Records from a spatial question set
———
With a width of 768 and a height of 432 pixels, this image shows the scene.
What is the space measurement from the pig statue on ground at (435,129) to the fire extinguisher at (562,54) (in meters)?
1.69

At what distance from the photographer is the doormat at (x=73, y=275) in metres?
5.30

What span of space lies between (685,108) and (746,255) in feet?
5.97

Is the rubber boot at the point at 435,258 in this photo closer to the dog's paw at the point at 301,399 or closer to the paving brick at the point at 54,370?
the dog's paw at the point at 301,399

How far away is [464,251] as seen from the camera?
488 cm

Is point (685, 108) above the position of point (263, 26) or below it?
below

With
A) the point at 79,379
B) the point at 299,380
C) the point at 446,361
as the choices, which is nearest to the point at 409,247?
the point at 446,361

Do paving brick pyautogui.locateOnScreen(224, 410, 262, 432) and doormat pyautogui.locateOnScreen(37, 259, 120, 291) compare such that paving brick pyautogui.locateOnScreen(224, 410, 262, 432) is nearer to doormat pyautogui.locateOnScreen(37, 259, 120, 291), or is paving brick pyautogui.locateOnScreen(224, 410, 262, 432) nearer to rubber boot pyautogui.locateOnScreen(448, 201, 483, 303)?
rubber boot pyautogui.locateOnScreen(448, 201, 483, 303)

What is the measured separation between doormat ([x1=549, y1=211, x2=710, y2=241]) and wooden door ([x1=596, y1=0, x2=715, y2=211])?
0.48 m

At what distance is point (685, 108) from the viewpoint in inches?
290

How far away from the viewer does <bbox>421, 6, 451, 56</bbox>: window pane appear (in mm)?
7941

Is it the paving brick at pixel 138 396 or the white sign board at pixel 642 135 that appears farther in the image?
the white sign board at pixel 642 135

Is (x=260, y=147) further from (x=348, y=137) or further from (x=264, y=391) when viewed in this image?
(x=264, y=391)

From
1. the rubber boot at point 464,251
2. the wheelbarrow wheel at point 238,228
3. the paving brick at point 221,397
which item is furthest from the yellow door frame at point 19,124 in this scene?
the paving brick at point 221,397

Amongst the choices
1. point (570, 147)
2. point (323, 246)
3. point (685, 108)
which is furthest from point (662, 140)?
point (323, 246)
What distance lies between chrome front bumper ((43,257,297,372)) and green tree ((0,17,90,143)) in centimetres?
———
▶ **Exercise aim**: Copy the lines of the listing from the line containing "Is it the paving" through the end of the listing, both ends included, without any changes.

▶ **Written answer**:
Is it the paving brick at pixel 138 396 or the white sign board at pixel 642 135 that appears farther in the image?
the white sign board at pixel 642 135

Is (x=260, y=147) further from (x=348, y=137) or further from (x=264, y=391) when viewed in this image?
(x=264, y=391)

From
1. the rubber boot at point 464,251
2. the wheelbarrow wheel at point 238,228
3. the paving brick at point 221,397
which item is furthest from the yellow door frame at point 19,124 in this scene?
the paving brick at point 221,397

Amongst the choices
1. point (570, 147)
2. point (323, 246)
3. point (685, 108)
which is furthest from point (662, 140)?
point (323, 246)
What distance lies between chrome front bumper ((43,257,297,372)) and green tree ((0,17,90,143)) in centimetres?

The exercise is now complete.